Excerpted data:
━━━━━━━━━━

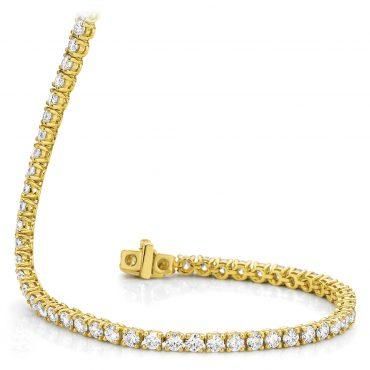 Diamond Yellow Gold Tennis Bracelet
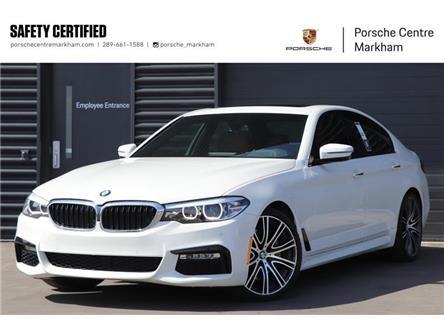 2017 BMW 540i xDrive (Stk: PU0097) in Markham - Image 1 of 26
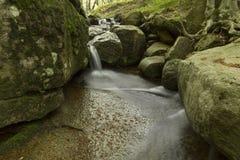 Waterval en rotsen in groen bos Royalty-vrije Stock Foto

━━━━━━━━━━

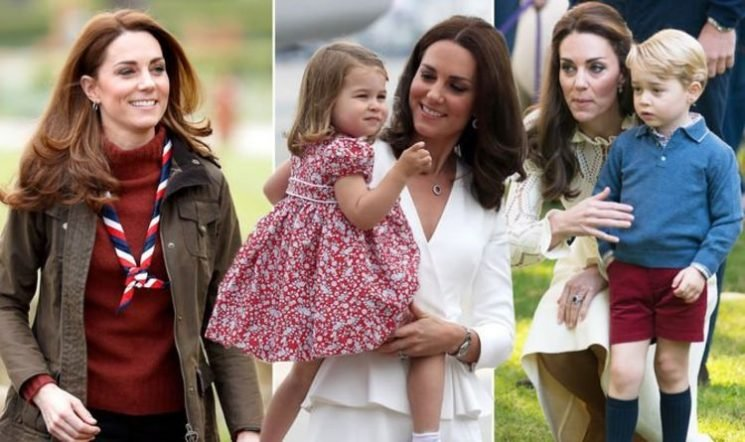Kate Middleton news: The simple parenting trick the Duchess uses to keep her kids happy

━━━━━━━━━━

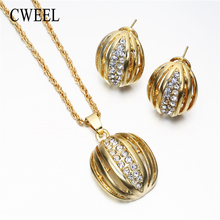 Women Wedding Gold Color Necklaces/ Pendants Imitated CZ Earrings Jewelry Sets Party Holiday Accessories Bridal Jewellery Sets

━━━━━━━━━━

Problem: Treat the line with "Diamond Yellow Gold Tennis Bracelet" as the start and the line with "Waterval en rotsen" as the end, and return exactly that span of the data above, both ends included, without pictures.

Answer to this exercise:
 Diamond Yellow Gold Tennis Bracelet
 2017 BMW 540i xDrive (Stk: PU0097) in Markham - Image 1 of 26
 Waterval en rotsen in groen bos Royalty-vrije Stock Foto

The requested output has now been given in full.